▶ _READING PASSAGE_:
The “whooping” – as Peterson put it when interviewed by police – occurred in Spring, Texas, in May. Peterson’s son had pushed another one of Peterson’s children off of a motorbike video game. As punishment, Peterson grabbed a tree branch – which he consistently referred to as a “switch” – removed the leaves and struck the child repeatedly.
I deplore the use of violence to solve problems. It doesn’t actually solve the root problem in most cases, and often perpetuates more violence. In addition, corporal punishment is a means of behavioral adjustment with questionable efficacy. Furthermore, it instills fear of a parent in a child and is often taken to extremes. Such was the case with Adrian Peterson:
The beating allegedly resulted in numerous injuries to the child, including cuts and bruises to the child’s back, buttocks, ankles, legs and scrotum, along with defensive wounds to the child’s hands. Peterson then texted the boy’s mother, saying that one wound in particular would make her “mad at me about his leg. I got kinda good wit the tail end of the switch.”
Peterson also allegedly said via text message to the child’s mother that he “felt bad after the fact when I notice the switch was wrapping around hitting I (sic) thigh” and also acknowledged the injury to the child’s scrotum in a text message, saying, “Got him in nuts once I noticed. But I felt so bad, n I’m all tearing that butt up when needed! I start putting them in timeout. N save the whooping for needed memories!”

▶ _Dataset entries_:
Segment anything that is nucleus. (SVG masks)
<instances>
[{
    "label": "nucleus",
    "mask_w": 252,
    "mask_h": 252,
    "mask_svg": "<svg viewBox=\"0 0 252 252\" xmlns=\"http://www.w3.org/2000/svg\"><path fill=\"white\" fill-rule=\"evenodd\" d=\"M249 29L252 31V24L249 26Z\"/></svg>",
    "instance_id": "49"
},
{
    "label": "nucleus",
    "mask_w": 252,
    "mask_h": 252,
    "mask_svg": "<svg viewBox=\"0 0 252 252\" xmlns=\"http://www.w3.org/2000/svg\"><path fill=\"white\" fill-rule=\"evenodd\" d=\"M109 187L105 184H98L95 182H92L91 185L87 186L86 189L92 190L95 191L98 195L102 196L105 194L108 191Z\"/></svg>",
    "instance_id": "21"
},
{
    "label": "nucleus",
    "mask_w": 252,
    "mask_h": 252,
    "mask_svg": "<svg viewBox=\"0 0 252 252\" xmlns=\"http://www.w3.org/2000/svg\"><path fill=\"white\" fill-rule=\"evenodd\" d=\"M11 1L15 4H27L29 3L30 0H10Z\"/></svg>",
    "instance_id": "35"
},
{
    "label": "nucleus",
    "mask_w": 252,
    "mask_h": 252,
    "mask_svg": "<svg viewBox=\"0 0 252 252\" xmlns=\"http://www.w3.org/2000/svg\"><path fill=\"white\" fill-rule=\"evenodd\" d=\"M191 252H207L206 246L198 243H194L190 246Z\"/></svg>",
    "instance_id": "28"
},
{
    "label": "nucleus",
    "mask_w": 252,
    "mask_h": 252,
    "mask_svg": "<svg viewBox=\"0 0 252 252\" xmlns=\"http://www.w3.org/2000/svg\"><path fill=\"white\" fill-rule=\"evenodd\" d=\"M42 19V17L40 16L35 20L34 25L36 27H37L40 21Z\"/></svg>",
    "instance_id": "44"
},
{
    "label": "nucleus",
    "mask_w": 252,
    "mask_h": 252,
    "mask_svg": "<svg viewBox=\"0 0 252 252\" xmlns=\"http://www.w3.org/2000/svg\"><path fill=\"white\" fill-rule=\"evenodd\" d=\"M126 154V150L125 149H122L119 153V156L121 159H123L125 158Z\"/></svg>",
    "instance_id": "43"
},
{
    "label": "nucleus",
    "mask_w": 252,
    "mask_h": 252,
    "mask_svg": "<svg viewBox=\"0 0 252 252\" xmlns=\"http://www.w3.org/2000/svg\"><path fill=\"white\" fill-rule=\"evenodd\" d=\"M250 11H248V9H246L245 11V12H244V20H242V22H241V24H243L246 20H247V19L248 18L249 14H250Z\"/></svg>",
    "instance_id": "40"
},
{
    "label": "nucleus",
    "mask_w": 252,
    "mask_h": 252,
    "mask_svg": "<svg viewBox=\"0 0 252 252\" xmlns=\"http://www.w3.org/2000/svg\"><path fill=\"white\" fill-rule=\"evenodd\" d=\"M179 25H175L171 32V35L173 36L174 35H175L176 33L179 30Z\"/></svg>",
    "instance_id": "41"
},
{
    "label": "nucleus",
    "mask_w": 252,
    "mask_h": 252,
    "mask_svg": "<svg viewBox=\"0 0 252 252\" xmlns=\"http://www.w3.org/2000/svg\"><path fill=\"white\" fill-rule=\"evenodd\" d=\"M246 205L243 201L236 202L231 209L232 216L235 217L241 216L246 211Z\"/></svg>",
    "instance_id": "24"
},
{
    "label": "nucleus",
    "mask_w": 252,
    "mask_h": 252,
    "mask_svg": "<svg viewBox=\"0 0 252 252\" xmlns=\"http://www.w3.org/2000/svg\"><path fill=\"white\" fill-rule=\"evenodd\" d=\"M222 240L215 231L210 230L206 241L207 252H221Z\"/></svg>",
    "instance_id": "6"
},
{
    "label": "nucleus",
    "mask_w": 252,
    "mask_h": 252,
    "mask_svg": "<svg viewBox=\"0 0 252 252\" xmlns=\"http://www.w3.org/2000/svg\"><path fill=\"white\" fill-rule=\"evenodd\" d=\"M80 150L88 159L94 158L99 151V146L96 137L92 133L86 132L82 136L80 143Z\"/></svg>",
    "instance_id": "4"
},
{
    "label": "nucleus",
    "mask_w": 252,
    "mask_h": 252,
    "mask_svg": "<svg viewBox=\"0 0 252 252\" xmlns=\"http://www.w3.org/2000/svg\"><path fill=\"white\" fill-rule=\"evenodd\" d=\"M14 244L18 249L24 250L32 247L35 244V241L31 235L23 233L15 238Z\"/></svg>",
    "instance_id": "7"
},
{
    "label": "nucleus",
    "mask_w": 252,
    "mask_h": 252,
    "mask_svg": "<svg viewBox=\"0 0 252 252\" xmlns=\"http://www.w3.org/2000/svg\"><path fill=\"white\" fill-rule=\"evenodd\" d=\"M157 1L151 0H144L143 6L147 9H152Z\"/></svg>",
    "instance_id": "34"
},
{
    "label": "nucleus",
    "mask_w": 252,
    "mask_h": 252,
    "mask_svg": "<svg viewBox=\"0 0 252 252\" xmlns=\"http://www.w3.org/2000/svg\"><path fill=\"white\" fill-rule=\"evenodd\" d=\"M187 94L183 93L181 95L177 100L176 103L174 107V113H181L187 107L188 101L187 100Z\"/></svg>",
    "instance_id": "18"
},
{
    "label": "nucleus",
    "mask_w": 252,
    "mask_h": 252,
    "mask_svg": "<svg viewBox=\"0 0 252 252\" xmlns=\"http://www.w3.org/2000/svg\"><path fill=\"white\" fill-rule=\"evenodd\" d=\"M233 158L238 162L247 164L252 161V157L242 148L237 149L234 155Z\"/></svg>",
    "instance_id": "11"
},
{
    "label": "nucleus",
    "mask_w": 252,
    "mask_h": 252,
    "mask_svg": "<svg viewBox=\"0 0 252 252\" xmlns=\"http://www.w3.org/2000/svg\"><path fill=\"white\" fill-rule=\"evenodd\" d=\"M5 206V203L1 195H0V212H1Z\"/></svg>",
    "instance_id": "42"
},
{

▶ _WHAT YOU SHOULD DO_:
Continue the piece about Adrian Peterson disciplining his son from its last sentence.

▶ _FINAL ANSWER_:
In further text messages, Peterson allegedly said, “Never do I go overboard! But all my kids will know, hey daddy has the biggie heart but don’t play no games when it comes to acting right.”
In what world is that not going overboard? Is it only extreme if you put your kid in the hospital?
I have another issue with corporal punishment: it denies the agency and humanity of children by treating them as property. If you get pissed off at another adult, you don’t have the right to grab a stick off a tree and beat them. You don’t have the right to take your belt off and beat someone if they talk back to you. Yet for some reason, this is seen as A-OK to do with children, as if they don’t have rights. As if they’re the property of their parents to be treated in the fashion they choose. I’m sure most parents have their childrens’ best interests at heart, but that doesn’t change the fact that such violence against children would not be acceptable-it would, in fact, be a crime-if committed against an adult. Why isn’t corporal punishment considered assault and battery? I’m not arguing that children should have every right an adult has, but when it comes to issues of bodily integrity and autonomy, corporal punishment is a clear violation. Denying children the right to their bodily integrity is a violation of their human rights and should not be tolerated. Yet it is. Widely. Perhaps universally. That doesn’t make it right. Neither do arguments from tradition.
Adults aren’t allowed to beat their friends or spouses. Why do parents get this special right when it comes to their children? Children are harmed, sometimes even killed by corporal punishment, yet so many people cling to the idea that it is somehow a necessary tool for parenting when it ought to be abolished. Children are some of the most vulnerable members of society and we ought to be protecting their rights, not violating them.